Example pipeline (replace with actual paths):
gazesup_kvasir_2_levels.sh
gazesup_prostate_2_levels.sh
gazesup_isic_2_levels.shInclude convenience scripts like run_kvasir.sh or eval_isic.sh in examples/.
- Random seeds: Multiple seeds logged; exact values stored in each experiment folder.
- Hyperparameters (typical defaults):
- Teacher: partial cross-entropy weight for sparse gaze, learnable multi-scale fusion λ.
- Student: λ_AFC = 0.1, λ_CWC = 1.0; confidence thresholds τ_pos = 0.8, τ_neg = 0.2.
- Optimizer: Adam with initial LR
1e-2, cosine decay.
- DARM: Disagreement-Aware Random Masking adaptively hides high-disagreement spatial regions during student training to encourage robust feature alignment (implementation in
models/darm.py).
- Dice Similarity Coefficient
- Mean Intersection over Union (mIoU)
- 95% Hausdorff Distance (HD95)
- Average Surface Distance (ASD)
- Annotation Time Efficiency (comparing gaze-based weak supervision to dense labeling)

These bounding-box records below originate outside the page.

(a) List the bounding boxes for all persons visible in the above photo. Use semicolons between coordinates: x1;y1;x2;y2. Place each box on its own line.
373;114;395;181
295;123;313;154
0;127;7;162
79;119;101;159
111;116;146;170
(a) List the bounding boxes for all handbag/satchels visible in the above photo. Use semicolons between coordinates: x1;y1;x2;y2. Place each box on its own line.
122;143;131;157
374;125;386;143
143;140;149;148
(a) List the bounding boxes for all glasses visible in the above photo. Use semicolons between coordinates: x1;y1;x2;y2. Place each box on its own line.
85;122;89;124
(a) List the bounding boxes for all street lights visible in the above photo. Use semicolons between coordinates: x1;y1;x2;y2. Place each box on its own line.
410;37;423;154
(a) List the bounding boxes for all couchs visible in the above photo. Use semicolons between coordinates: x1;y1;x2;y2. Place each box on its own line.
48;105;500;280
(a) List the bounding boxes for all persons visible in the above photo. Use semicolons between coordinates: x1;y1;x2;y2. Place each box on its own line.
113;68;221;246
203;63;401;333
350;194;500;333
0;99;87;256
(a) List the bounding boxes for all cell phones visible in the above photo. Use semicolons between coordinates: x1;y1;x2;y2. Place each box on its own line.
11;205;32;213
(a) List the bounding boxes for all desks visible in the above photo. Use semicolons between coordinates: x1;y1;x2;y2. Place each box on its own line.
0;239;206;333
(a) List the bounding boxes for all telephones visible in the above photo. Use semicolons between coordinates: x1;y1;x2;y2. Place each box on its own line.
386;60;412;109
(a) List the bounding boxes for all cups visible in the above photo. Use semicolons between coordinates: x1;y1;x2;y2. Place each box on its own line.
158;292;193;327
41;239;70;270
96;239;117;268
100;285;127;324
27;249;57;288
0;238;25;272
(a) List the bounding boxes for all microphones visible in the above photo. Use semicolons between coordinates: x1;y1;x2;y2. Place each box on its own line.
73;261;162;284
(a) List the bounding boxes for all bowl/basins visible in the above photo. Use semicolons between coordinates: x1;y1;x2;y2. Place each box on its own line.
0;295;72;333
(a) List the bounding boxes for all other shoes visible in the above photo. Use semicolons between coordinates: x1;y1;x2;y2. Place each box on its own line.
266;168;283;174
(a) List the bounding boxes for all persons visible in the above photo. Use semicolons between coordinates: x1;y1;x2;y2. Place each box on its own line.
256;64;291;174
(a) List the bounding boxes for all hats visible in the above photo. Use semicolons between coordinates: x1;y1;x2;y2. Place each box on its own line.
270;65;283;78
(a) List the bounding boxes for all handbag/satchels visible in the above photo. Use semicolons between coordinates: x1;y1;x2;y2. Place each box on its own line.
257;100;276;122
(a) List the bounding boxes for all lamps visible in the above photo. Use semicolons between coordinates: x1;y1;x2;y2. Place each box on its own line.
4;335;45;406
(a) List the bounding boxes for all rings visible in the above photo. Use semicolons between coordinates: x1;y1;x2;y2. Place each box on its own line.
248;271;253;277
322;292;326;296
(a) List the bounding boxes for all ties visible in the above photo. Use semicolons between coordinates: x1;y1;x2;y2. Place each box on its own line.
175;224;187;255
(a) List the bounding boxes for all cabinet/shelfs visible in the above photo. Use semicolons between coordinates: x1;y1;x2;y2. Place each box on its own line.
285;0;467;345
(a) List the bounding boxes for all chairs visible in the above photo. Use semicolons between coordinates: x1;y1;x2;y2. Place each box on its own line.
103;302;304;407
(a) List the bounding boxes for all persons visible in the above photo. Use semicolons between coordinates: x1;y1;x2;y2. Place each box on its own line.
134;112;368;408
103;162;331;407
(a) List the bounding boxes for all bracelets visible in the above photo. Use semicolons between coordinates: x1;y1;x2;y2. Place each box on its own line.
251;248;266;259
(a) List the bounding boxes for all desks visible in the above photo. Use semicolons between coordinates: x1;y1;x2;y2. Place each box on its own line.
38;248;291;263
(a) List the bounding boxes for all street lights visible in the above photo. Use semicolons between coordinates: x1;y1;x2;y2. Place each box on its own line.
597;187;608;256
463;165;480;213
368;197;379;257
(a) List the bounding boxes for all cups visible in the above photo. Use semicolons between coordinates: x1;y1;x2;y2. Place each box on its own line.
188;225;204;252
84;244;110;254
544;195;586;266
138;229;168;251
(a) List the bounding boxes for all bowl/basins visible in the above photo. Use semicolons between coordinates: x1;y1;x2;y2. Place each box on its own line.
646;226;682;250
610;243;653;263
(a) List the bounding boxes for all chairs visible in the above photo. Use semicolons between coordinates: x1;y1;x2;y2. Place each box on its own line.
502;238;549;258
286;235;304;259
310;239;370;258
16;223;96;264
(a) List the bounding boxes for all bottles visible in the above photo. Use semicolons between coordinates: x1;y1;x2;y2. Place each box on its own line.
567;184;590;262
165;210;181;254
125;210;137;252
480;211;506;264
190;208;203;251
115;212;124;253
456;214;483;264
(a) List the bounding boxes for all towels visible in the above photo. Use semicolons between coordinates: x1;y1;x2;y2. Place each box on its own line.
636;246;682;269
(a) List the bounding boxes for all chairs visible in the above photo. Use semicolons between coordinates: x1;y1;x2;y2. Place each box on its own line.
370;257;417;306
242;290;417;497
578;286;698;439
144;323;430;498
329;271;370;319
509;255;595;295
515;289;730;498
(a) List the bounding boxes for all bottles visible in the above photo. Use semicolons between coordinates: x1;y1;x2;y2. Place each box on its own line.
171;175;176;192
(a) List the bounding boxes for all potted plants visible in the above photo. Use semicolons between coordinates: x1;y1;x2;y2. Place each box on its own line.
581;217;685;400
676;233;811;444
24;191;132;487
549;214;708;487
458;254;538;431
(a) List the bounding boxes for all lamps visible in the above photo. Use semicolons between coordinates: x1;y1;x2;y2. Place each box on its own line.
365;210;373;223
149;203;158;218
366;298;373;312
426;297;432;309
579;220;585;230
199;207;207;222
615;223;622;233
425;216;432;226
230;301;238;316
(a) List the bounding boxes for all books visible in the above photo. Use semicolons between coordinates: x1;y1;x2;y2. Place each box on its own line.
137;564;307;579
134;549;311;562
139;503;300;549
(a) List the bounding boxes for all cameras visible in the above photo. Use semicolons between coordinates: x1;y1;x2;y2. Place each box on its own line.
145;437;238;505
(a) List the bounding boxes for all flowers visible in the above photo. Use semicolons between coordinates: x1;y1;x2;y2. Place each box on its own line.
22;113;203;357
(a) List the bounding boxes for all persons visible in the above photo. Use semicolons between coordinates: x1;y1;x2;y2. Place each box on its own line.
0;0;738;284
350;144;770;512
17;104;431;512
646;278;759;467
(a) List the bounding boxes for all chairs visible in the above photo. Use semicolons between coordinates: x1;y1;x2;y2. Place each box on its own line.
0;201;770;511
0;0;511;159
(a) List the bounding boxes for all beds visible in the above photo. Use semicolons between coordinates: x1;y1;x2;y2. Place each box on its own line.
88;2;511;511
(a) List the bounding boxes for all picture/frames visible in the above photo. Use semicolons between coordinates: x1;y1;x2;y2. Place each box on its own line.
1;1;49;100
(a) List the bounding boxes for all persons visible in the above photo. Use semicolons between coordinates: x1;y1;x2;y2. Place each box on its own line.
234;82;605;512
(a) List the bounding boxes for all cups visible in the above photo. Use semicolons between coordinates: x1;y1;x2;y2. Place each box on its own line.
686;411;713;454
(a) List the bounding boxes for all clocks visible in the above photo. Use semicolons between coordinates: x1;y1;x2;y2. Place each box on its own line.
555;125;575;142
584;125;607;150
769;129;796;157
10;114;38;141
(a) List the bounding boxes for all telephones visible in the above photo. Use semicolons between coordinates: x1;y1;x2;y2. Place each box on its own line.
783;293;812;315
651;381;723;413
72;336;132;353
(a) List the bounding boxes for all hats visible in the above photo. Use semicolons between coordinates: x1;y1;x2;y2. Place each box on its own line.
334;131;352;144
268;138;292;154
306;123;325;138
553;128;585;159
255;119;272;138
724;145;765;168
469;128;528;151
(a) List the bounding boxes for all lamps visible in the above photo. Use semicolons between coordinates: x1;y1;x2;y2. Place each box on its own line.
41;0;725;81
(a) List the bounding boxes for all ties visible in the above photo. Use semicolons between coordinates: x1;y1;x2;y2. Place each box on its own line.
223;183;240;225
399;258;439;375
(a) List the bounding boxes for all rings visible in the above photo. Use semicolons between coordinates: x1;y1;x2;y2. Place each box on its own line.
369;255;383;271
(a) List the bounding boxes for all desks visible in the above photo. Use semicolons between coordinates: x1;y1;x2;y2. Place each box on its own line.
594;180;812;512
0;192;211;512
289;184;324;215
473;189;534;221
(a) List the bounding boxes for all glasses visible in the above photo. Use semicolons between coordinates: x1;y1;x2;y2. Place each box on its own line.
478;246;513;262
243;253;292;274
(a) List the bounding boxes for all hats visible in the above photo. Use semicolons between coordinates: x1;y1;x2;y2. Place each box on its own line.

├── configs/ # Example config files
├── scripts/ # Preprocessing / utility scripts
├── models/ # Model definitions (teacher, student, DARM, etc.)
├── datasets/ # Dataset wrappers / loaders
├── checkpoints/ # Stored model weights
├── outputs/ # Prediction logs, evaluation, ablation outputs
├── examples/ # Shell scripts / usage examples
├── requirements.txt # Python dependencies
├── README.md # This file
└── LICENSE # License
If you use or build upon this work, please cite the main paper:
@article{chen2025gaze,
title={From gaze to insight: bridging human visual attention and vision language model explanation for weakly-supervised medical image segmentation},
author={Chen, Jingkun and Duan, Haoran and Zhang, Xiao and Gao, Boyan and Grau, Vicente and Han, Jungong},
journal={IEEE Transactions on Medical Imaging},
year={2025},
publisher={IEEE}
}- Corresponding author: Jungong Han — jghan@tsinghua.edu.cn
- Code lead / First author: Jingkun Chen — jingkun.chen@eng.ox.ac.uk
Specify the license, e.g.:
MIT License
Include a matching LICENSE file in the repository.
This work was supported in part by relevant funding agencies. Collaborative research between Tsinghua University and the University of Oxford.